## 书面任务 1
打印关于戚姓的短文中从“解读百家姓戚姓。六十岁的戚继”到“依然可以训练出精锐的戚家兵。”的部分，一字不改。
## 书面任务 2
根据关于戚姓的短文回答下列问题：
(a) 戚姓出自哪个姓？
(b) 戚继光在农历十二月哪一天离开人世？
(c) 戚继光为大明朝留下了什么？
## 书面任务 3
接着关于戚姓的短文最后一句往下续写。

## 所示文本
● ● ● ● ● ● ●

栏目: 百家姓 / 发布于: / 人气:2.3W

解读百家姓戚姓。六十岁的戚继光病重离世,将星陨落。戚家军的最后一战是怎样的结局。古老姓氏戚姓,有着怎样的来源,起源于春秋时期。戚姓源流单纯,出自姬姓,为春秋时卫国大夫孙林父之后,以封邑名为氏。

以姓为名的战斗队伍:戚家军的最后一战

万历十五年(公元1588年)农历十二月七日,六十岁的戚继光病重,十二月八日离开人世,将星陨落。

戚继光虽死,但他为大明朝留下了毕生心血的练兵纪要。明朝由此依然可以训练出精锐的戚家兵。

● ● ● ● ● ● ●

## 所供数据
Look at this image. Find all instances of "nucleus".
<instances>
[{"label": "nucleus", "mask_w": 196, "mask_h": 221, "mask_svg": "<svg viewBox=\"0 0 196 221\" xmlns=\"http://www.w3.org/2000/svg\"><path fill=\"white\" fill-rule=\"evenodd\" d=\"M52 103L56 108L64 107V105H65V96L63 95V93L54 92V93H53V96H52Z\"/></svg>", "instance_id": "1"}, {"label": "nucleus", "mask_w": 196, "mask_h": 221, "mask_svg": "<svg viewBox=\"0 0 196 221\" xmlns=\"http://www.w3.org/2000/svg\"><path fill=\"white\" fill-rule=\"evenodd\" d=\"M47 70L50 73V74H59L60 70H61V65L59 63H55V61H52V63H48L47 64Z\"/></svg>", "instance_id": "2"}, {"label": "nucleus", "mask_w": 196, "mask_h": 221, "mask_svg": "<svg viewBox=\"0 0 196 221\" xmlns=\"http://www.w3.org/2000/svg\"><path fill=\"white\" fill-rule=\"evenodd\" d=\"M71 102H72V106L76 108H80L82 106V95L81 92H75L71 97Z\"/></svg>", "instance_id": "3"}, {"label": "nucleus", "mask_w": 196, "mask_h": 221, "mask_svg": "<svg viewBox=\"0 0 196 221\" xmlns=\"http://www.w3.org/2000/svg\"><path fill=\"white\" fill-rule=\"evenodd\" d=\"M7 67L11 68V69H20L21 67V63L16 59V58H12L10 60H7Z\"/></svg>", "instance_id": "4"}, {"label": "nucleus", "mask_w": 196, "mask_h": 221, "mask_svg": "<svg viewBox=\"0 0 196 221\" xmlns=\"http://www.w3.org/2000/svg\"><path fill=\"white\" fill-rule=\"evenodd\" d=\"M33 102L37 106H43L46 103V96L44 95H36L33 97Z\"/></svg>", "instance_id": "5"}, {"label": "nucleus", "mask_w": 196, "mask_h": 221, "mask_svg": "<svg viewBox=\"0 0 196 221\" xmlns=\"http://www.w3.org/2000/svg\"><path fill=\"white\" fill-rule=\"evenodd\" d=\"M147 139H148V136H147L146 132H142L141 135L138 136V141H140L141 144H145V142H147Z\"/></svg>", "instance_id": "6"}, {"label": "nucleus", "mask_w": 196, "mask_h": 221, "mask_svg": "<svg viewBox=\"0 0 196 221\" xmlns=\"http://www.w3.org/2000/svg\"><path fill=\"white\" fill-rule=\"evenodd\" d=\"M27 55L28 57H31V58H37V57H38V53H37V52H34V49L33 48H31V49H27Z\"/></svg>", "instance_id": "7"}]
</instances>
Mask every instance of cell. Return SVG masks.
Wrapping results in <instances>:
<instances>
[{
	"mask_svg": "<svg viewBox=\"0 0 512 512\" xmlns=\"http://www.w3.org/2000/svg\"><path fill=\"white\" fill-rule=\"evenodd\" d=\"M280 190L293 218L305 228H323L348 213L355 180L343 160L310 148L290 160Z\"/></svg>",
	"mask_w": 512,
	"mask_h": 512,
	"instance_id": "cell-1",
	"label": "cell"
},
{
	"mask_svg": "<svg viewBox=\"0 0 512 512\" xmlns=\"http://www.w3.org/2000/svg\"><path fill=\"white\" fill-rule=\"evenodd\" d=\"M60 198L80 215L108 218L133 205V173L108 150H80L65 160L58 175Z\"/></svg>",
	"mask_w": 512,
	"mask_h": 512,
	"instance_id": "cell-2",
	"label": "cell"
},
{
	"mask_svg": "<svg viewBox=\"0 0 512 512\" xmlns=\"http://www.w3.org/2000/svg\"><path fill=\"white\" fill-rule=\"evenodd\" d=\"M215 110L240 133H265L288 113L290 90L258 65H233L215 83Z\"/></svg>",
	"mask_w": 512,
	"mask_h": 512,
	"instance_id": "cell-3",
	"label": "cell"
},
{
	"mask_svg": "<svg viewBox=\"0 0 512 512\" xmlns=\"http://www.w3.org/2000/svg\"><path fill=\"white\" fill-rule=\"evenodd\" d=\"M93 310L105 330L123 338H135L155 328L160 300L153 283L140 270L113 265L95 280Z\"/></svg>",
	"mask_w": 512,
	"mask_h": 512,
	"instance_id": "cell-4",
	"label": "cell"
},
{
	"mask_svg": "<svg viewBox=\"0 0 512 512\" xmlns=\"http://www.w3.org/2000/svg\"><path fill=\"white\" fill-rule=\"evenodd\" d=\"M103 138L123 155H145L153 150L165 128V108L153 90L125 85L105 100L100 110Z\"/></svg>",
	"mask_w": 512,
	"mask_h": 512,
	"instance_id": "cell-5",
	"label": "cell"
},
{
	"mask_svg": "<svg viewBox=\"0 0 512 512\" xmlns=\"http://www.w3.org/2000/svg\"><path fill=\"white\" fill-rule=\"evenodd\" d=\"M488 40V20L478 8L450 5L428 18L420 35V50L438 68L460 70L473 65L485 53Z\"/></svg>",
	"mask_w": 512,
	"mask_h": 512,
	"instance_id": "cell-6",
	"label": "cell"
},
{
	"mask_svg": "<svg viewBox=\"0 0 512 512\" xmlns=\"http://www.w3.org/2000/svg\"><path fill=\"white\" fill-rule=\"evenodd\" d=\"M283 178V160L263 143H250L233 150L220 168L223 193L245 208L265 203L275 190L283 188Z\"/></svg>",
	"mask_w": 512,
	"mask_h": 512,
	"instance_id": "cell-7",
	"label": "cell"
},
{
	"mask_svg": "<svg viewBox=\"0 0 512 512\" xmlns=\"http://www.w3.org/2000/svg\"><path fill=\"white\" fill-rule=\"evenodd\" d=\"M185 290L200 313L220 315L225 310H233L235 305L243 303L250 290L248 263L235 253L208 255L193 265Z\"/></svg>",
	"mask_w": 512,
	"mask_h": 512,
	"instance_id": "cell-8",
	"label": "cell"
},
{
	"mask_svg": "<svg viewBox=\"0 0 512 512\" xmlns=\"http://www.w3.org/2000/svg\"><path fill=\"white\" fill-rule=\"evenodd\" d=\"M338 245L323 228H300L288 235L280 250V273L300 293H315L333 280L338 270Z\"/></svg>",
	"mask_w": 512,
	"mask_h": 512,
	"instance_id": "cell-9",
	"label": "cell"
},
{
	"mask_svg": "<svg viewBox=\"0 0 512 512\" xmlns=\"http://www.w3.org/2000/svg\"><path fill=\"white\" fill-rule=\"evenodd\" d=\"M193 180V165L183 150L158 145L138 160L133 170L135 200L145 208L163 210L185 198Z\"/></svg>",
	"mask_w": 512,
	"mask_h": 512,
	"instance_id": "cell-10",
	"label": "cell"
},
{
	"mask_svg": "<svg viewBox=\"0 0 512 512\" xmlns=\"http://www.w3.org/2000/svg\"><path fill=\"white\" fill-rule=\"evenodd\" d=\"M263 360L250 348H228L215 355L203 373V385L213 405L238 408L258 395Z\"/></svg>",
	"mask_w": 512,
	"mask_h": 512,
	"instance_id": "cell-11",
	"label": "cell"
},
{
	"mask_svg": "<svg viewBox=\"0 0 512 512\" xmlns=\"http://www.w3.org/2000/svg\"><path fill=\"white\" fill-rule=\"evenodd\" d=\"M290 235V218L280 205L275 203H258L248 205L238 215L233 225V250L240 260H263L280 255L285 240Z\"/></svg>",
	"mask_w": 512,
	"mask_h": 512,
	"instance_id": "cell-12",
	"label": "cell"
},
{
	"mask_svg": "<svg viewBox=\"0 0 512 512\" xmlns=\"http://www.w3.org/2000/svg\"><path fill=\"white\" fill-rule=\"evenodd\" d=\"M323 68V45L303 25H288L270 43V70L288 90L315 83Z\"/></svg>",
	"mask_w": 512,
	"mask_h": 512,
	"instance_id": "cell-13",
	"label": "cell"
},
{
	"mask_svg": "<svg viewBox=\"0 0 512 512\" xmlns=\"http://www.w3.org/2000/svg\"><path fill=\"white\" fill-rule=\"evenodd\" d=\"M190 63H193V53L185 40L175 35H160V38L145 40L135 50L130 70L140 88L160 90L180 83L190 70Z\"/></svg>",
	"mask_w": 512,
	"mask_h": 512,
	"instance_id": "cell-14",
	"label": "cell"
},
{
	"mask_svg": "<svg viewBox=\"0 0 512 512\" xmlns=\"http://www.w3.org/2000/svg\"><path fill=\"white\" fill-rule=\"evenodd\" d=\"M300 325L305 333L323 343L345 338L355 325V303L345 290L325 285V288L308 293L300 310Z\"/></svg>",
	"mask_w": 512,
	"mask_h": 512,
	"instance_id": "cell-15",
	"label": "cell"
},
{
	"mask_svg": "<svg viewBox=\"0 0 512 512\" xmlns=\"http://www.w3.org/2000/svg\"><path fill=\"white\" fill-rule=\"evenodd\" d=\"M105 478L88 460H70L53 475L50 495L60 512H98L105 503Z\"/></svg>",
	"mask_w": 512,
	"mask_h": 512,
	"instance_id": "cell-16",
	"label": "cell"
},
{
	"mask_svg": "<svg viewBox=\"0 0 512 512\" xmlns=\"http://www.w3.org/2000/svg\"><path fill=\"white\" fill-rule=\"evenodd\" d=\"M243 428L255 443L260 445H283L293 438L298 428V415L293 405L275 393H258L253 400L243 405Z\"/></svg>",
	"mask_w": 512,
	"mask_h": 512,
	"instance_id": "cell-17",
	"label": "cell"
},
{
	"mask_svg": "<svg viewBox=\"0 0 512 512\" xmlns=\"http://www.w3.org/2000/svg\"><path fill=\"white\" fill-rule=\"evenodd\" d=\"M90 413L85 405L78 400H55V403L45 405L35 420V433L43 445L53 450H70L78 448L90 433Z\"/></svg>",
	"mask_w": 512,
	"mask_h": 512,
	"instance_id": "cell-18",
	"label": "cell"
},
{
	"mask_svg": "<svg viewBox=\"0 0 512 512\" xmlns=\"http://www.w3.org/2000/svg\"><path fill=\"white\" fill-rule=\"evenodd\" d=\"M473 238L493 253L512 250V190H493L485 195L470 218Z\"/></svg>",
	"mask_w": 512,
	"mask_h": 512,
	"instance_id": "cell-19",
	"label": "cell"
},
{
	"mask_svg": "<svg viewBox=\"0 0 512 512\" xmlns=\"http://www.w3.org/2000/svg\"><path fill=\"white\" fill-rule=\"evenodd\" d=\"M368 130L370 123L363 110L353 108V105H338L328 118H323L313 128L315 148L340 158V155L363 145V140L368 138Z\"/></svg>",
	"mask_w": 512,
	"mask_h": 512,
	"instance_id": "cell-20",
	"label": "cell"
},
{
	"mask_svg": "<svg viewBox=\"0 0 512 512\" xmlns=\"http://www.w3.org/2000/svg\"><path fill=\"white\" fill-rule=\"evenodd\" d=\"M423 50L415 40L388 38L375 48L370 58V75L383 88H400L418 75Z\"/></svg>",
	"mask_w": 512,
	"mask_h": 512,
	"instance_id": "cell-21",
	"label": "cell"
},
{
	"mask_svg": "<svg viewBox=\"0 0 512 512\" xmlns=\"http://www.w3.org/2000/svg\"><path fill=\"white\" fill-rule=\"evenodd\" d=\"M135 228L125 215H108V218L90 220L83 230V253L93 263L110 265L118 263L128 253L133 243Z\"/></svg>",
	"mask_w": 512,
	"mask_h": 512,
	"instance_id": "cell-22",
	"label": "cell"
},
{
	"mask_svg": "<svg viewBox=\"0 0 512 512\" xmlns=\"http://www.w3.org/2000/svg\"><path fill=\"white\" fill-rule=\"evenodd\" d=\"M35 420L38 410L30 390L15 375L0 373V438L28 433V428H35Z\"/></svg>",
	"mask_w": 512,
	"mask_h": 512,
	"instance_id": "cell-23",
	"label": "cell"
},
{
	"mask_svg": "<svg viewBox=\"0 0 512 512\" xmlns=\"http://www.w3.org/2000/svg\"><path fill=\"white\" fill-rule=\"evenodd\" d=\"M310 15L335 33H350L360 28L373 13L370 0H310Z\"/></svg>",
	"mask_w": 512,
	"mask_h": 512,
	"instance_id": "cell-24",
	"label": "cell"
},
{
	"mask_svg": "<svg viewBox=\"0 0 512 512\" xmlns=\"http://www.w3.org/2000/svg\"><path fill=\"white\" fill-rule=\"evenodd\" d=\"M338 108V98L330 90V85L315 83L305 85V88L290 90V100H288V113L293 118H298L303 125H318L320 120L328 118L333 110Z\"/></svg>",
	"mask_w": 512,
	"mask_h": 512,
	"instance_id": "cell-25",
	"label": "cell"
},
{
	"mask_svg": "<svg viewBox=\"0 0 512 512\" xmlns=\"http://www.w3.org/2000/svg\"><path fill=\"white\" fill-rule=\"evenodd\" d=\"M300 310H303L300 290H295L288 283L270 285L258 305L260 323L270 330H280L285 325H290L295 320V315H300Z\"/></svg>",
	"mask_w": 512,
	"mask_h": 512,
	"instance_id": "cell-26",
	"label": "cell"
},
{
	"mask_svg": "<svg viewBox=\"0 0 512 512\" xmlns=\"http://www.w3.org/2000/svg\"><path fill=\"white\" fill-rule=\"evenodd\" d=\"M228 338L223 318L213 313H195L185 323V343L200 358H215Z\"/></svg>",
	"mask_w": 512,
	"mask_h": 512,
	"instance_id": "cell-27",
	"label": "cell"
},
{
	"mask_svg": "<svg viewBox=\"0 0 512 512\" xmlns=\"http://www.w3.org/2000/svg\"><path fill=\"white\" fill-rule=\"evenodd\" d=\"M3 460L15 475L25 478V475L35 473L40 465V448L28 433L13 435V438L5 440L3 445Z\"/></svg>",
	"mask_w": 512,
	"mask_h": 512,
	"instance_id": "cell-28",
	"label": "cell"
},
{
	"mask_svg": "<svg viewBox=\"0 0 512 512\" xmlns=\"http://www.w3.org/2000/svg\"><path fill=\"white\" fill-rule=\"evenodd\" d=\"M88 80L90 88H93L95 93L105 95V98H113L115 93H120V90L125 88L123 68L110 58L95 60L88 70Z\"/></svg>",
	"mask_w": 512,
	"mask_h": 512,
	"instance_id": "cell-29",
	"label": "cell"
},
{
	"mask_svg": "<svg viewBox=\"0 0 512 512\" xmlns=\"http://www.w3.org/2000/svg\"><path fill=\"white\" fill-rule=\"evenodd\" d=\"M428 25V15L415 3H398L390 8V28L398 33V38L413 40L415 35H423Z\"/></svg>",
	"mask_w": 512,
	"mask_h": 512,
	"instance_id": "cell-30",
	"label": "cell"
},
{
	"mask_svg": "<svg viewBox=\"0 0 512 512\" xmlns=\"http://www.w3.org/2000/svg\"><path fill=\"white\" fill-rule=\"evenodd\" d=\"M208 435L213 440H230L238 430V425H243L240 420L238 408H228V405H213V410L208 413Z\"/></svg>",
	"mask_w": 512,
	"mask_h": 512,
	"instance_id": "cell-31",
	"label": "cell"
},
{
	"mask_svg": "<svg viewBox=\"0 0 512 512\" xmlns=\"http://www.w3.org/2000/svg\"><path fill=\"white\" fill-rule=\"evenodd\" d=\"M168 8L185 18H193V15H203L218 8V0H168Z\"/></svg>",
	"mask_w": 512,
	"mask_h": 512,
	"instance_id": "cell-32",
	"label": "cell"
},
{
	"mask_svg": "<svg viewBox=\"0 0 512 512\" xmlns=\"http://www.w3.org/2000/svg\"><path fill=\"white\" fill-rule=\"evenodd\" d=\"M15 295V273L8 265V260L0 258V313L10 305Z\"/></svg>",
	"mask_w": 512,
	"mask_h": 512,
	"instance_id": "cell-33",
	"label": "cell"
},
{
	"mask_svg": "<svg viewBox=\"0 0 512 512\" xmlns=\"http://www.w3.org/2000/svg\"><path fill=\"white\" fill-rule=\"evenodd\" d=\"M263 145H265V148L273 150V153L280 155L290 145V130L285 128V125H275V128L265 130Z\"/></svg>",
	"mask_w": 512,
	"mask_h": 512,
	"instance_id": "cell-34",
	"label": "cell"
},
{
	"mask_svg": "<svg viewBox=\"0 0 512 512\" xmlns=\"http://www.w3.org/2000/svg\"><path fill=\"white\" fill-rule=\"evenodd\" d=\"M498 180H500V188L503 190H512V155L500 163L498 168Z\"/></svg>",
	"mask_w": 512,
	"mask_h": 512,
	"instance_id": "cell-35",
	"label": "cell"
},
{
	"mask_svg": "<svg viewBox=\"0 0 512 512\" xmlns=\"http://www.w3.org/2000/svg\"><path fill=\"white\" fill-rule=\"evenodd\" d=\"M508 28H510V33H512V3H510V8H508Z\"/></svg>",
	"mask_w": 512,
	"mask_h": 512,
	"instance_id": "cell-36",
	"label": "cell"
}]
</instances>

● ● ● ● ● ● ●

## 答案 1
解读百家姓戚姓。六十岁的戚继光病重离世,将星陨落。戚家军的最后一战是怎样的结局。古老姓氏戚姓,有着怎样的来源,起源于春秋时期。戚姓源流单纯,出自姬姓,为春秋时卫国大夫孙林父之后,以封邑名为氏。

以姓为名的战斗队伍:戚家军的最后一战

万历十五年(公元1588年)农历十二月七日,六十岁的戚继光病重,十二月八日离开人世,将星陨落。

戚继光虽死,但他为大明朝留下了毕生心血的练兵纪要。明朝由此依然可以训练出精锐的戚家兵。

## 答案 2
(a) 出自姬姓。
(b) 农历十二月八日。
(c) 毕生心血的练兵纪要。

## 答案 3
戚金为戚继光的侄子,史书上对他最高的评价是“练兵颇有(伯)父风”。依据伯父戚继光的兵法,戚金训练出了一支堪比伯父的戚家兵,史称浙兵。

1620年熊廷弼被撤职,换上了一个不懂兵的文官袁应泰经略辽东。后金先发制人进攻沈阳。于是这支精锐军队与白杆兵一起增援。白杆兵由秦良玉的哥哥秦邦屏、弟弟秦民屏率领,浙兵的带队指挥官是副将戚金。可惜当他们赶到沈阳时沈阳已破。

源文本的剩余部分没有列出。